■ Excerpted text:
Ted Grimsrud—October 14, 2025
Christian pacifism challenges mainstream Christianity by arguing that Jesus’s life and teaching actually do provide direct guidance for politics. Jesus, like the rest of the Bible, offers a direct alternative to the politics of empire and domination. Christians have misrepresented the Bible insofar as they have embraced uncritical nationalism. My realization that Jesus does give us a realistic peaceable direction caused me to turn away from my nationalistic embedded theology and never look back. In this post I will offer a summary of that peaceable direction.
Jesus affirmed that Torah and the prophets reveal God’s will for the world. When he taught with authority, showed love with his healing, and called together a community to embody the justice of God in the world, he fulfilled the Old Testament. Jesus’s life incurred the deadly wrath of the religious and political leaders. God raising Jesus from the dead in defiance of the leaders’ verdict of condemnation vindicated Jesus’s message. Jesus culminates the political message of the Old Testament when he critiques empire, rejects territorial kingdom as the channel for God’s promise to bless all the families of the earth, and the embodies Torah as the alternative to the ways of the nations. Like Torah and the prophets, Jesus practices power as service, offers compassion and justice for the vulnerable, and resists the powers of domination.

■ Task goal:
Write out the entire passage on Christian pacifism and the politics of Jesus, word for word.

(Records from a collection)
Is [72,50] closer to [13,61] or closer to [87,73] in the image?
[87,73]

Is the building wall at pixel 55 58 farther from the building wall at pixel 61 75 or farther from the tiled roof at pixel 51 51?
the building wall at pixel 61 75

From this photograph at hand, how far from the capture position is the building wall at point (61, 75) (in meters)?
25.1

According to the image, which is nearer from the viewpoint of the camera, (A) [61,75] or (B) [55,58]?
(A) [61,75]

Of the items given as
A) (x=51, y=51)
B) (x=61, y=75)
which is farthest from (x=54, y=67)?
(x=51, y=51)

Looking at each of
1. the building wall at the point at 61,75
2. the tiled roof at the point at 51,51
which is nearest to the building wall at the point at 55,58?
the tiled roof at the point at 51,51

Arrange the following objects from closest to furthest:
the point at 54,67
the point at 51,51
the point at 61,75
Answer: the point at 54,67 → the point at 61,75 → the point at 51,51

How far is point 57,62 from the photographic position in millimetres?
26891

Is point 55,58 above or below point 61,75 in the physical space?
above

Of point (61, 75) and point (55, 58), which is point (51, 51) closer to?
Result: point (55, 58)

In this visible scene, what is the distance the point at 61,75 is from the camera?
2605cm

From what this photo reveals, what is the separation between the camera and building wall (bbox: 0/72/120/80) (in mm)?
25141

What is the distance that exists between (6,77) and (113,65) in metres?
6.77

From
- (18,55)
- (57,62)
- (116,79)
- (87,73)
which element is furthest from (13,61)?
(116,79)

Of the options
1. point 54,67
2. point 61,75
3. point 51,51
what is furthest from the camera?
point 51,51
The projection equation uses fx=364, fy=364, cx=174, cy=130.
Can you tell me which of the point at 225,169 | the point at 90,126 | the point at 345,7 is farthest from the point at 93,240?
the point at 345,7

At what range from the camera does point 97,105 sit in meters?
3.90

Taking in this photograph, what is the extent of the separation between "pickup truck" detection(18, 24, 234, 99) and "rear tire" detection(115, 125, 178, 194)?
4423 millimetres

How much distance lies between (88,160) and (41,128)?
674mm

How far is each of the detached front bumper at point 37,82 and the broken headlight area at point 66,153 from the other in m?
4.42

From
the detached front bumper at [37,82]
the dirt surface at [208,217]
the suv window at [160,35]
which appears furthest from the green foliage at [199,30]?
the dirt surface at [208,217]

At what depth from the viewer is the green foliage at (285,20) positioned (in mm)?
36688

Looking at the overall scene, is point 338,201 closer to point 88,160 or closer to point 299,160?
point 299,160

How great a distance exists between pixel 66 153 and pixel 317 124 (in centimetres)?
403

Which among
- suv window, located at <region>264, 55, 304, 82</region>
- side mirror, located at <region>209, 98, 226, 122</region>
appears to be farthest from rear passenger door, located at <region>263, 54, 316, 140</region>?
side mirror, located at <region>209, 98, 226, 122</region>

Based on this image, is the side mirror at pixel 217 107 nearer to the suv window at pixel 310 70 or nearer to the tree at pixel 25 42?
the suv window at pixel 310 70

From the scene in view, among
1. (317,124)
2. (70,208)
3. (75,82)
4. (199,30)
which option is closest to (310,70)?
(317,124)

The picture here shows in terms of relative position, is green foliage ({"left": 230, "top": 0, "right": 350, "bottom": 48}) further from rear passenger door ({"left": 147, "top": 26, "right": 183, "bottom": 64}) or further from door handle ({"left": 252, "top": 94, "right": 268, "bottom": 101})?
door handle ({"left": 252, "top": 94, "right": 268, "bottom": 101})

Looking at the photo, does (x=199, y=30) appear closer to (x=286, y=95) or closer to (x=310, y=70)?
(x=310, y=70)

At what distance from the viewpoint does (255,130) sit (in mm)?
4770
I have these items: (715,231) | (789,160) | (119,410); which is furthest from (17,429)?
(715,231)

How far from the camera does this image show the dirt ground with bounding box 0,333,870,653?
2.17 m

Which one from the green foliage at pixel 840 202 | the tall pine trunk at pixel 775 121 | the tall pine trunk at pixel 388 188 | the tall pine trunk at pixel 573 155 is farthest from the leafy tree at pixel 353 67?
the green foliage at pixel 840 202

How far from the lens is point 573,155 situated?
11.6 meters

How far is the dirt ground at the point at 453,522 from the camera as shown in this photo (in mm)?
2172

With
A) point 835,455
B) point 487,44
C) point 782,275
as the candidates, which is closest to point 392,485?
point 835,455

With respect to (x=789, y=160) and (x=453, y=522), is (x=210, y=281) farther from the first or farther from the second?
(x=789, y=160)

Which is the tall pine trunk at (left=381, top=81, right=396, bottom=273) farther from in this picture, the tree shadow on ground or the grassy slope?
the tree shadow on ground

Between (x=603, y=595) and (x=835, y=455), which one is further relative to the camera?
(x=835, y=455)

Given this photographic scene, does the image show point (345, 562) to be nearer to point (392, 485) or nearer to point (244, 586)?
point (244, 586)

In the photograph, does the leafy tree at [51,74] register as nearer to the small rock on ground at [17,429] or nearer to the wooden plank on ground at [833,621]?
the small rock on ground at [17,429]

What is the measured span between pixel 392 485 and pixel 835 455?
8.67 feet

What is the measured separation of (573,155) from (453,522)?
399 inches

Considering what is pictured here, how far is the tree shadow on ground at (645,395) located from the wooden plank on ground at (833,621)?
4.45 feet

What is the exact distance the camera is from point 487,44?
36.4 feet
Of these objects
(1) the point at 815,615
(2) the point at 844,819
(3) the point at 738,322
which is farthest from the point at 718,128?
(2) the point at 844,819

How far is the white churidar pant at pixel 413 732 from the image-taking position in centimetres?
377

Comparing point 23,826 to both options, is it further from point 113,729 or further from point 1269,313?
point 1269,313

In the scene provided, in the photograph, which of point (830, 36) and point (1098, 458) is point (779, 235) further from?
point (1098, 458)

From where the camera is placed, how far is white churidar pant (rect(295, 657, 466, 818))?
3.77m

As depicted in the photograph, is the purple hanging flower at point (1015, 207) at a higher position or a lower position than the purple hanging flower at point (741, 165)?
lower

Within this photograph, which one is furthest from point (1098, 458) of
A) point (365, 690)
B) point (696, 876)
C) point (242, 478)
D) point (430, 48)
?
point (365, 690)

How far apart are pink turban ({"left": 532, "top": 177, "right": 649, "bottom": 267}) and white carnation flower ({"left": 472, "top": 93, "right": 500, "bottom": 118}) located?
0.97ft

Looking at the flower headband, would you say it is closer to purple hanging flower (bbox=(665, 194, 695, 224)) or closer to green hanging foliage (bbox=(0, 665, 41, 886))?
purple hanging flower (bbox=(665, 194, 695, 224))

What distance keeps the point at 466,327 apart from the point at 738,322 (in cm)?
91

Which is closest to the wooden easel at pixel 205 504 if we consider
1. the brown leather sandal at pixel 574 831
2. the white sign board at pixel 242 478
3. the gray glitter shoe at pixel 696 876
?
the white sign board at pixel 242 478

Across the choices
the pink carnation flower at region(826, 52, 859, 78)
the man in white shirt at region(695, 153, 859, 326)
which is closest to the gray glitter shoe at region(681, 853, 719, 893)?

■ Complete output:
Ted Grimsrud—October 14, 2025
Christian pacifism challenges mainstream Christianity by arguing that Jesus’s life and teaching actually do provide direct guidance for politics. Jesus, like the rest of the Bible, offers a direct alternative to the politics of empire and domination. Christians have misrepresented the Bible insofar as they have embraced uncritical nationalism. My realization that Jesus does give us a realistic peaceable direction caused me to turn away from my nationalistic embedded theology and never look back. In this post I will offer a summary of that peaceable direction.
Jesus affirmed that Torah and the prophets reveal God’s will for the world. When he taught with authority, showed love with his healing, and called together a community to embody the justice of God in the world, he fulfilled the Old Testament. Jesus’s life incurred the deadly wrath of the religious and political leaders. God raising Jesus from the dead in defiance of the leaders’ verdict of condemnation vindicated Jesus’s message. Jesus culminates the political message of the Old Testament when he critiques empire, rejects territorial kingdom as the channel for God’s promise to bless all the families of the earth, and the embodies Torah as the alternative to the ways of the nations. Like Torah and the prophets, Jesus practices power as service, offers compassion and justice for the vulnerable, and resists the powers of domination.